• [SELECTED PASSAGE]

On 15.08.2011 00:21, Levente Uzonyi wrote:
> On Sun, 14 Aug 2011, Philippe Marschall wrote:
> 
>> On 14.08.2011 22:00, Levente Uzonyi wrote:
>>> On Sun, 14 Aug 2011, Philippe Marschall wrote:
>>>
>>>> Hi
>>>>
>>>> In Seaside we get a lot of performance gains out of
>>>> primitiveFindFirstInString. One thing that always annoyed me a bit is
>>>> that it's not as optimized as it could be.
>>>>
>>>> The inclusionMap you give it are 256 consecutive boolean values (0 or
>>>> 1). There is no need for this to be a 256 element ByteArray when each
>>>> element can only be 0 or 1. We could as well make it a 32 element
>>>> ByteArray and each byte holding eight bit values. Instead of using the
>>>> asciiValue to directly index into the inclusionMap we would use the top
>>>> five bits to index into the inclusionMap and the bottom 3 bits to
>>>> "index
>>>> into the byte".
>>>>
>>>> Did that make any sense?
>>>
>>> Do you want to save space?
>>
>> I'm trying to trade memory access (which is slow) for a bit shift and
>> two bit ands (which is fast).

• [RECORDS PROVIDED]

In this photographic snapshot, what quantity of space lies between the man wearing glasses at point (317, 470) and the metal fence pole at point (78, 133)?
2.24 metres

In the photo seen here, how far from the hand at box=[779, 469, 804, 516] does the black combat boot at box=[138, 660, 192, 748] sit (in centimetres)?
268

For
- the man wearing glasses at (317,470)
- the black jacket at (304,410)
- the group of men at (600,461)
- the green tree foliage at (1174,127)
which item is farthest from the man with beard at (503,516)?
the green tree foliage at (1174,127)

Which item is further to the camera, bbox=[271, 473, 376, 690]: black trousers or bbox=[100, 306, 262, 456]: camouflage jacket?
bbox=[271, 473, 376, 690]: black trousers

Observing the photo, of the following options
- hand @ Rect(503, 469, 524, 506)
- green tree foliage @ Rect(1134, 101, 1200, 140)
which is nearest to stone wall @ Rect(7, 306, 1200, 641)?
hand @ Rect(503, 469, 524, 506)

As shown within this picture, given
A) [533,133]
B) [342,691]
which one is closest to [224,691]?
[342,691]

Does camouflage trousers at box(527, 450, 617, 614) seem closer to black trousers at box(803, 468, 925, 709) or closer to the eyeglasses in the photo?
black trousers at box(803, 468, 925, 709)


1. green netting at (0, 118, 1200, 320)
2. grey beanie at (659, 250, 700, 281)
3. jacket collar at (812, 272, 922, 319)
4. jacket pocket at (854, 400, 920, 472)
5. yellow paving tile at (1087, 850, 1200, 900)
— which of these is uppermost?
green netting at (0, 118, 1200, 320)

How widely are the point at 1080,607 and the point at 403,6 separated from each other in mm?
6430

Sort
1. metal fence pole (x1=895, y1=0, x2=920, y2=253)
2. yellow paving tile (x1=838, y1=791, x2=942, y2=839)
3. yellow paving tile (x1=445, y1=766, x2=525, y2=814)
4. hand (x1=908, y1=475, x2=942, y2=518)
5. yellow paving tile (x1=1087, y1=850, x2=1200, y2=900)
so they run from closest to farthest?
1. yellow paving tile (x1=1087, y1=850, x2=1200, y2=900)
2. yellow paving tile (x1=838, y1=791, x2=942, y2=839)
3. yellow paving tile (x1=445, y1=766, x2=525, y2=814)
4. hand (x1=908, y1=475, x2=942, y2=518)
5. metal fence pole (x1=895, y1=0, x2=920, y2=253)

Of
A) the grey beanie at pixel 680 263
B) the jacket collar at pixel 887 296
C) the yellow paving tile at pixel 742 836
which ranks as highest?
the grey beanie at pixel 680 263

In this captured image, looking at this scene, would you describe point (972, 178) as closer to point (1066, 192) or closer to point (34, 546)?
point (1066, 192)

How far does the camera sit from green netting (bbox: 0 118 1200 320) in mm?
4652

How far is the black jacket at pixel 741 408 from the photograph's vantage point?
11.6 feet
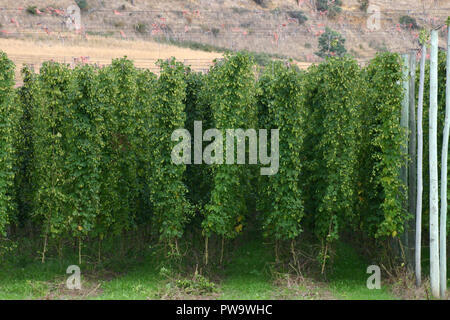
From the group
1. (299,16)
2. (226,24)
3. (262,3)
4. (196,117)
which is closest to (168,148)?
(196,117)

--

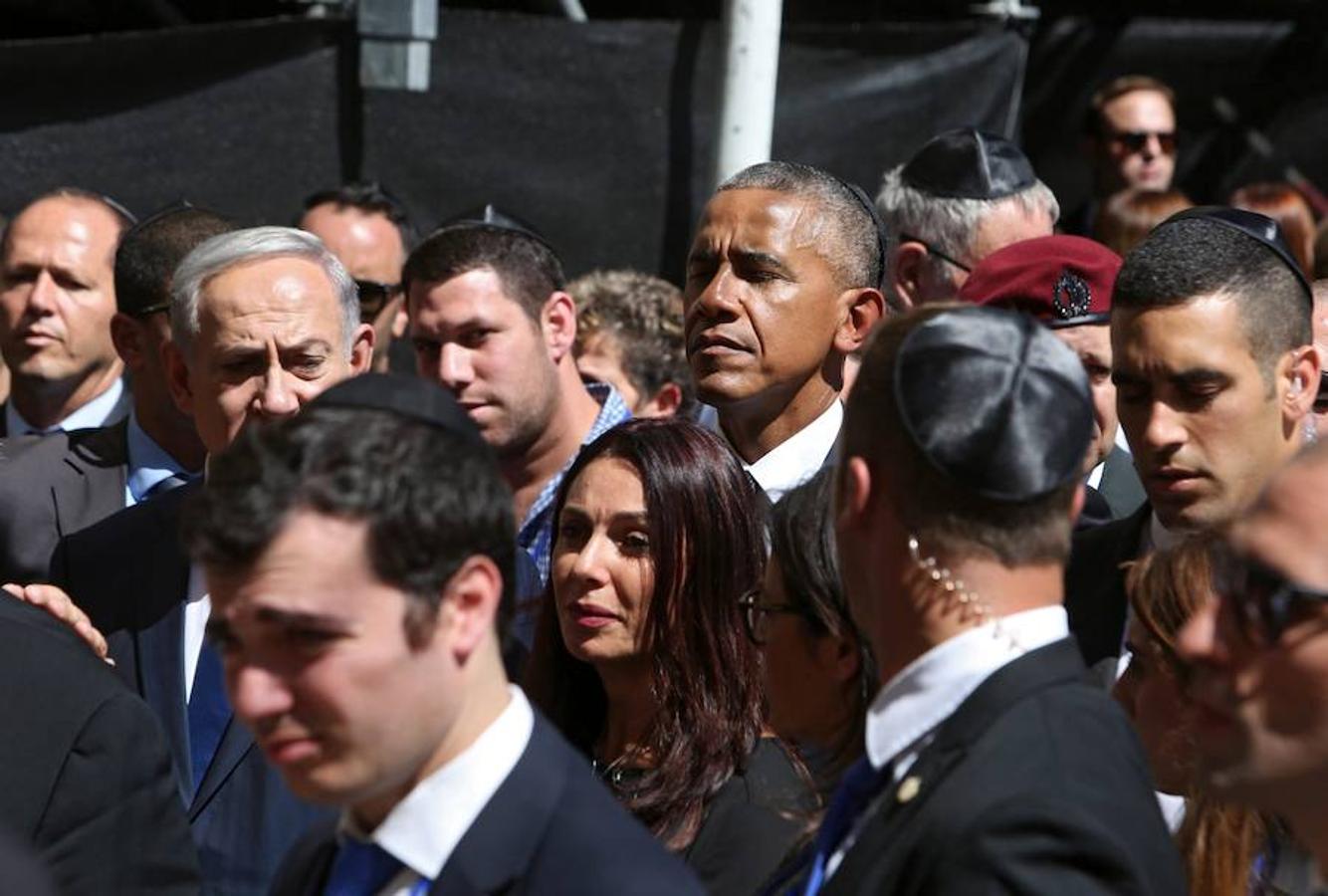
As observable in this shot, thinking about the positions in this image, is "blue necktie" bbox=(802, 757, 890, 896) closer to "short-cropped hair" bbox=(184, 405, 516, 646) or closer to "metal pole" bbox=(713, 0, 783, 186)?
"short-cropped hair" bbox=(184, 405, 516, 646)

--

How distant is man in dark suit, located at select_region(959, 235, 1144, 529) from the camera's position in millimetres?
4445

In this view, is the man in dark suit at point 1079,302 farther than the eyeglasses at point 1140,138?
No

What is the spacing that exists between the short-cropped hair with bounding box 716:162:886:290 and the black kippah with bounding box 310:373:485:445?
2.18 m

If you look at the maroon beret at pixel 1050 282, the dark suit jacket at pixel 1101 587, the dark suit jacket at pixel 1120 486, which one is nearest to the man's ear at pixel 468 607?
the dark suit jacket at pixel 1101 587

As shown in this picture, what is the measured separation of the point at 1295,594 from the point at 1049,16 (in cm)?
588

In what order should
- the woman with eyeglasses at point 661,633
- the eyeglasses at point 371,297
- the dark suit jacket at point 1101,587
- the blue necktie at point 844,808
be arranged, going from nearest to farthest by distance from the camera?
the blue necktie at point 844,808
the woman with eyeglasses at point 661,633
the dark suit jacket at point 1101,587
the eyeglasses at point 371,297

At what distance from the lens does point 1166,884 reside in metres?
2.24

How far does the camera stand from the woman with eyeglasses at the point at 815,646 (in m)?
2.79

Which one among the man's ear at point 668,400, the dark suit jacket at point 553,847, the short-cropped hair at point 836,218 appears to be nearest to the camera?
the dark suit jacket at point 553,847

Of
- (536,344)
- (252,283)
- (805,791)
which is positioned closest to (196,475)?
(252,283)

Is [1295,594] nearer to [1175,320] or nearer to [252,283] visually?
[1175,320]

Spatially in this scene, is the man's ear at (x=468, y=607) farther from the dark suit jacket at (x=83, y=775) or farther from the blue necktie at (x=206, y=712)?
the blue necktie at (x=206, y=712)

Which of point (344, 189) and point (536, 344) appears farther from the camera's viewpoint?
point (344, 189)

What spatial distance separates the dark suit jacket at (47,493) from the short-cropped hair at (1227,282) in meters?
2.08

• [TASKS]
1. Using the primitiveFindFirstInString thread, answer:
(a) How many elements does the inclusionMap ByteArray currently have?
(b) What element count does Philippe Marschall propose for it instead?
(c) What does he say he is trading memory access for?
2. Write the next part of the primitiveFindFirstInString thread, continuing from its last line.
The listing has no connection to the primitiveFindFirstInString thread.

• [ANSWERS GIVEN]
1.
(a) 256 elements.
(b) 32 elements, with each byte holding eight bit values.
(c) A bit shift and two bit ands.

2.
> 
> 256 bytes + object header easily fit into the L1 cache of any recent x86
> CPU, even the old P4's had 8kB of it.

Sure once it's in the cache then it's in the cache. But a cache line is
only 64 bytes. So a 32 element array should fit and a 256 element
doesn't. So a 32 element array should be there in one memory access
while a 256 element array probably takes five.

> Moving less bytes around may make
> some difference though, but if you create your ByteArrays right before
> you use them, then it's pretty likely that your object is already in the
> cache.

I don't of course.

>>
>>> Are you storing lots of inclusion maps (maybe
>>> CharacterSets)? If not, then IMHO it's not worth to adding this feature
>>> to this primitive, because runtime performance will be worse on both the
>>> image side and the VM side.
>>
>> Why?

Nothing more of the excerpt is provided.